=== Given entries ===
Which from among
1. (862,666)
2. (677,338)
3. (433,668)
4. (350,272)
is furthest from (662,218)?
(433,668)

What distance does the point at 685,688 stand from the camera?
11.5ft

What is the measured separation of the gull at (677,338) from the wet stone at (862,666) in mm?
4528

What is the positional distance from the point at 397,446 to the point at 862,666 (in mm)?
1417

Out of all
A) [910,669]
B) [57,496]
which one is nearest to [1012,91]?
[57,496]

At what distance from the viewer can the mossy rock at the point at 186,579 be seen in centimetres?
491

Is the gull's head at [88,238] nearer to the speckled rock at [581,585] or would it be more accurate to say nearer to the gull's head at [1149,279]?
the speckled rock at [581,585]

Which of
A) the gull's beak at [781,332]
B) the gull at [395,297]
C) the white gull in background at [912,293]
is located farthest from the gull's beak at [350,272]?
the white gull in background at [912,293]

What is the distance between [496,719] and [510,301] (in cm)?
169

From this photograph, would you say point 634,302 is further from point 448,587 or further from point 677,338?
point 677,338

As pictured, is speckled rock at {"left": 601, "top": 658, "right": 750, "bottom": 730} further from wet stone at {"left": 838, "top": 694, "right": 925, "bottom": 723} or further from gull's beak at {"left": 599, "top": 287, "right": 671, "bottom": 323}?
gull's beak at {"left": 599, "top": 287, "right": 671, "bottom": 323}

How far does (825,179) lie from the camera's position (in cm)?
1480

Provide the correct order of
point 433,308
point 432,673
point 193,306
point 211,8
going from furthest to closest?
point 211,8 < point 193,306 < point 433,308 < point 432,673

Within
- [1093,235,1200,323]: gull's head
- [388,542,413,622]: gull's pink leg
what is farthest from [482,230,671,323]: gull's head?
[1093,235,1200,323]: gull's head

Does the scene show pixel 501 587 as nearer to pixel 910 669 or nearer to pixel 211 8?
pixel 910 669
===
[What is being asked] Rescale the stretch from the line containing "Does the scene" through the end of the listing, both ends included. Reproduce every line in full, multiplying only the coordinates in the answers by 2.2 and rounding each to a whole number, with halves rounded up.

[Reply]
Does the scene show pixel 501 587 as nearer to pixel 910 669 or nearer to pixel 211 8?
pixel 2002 1472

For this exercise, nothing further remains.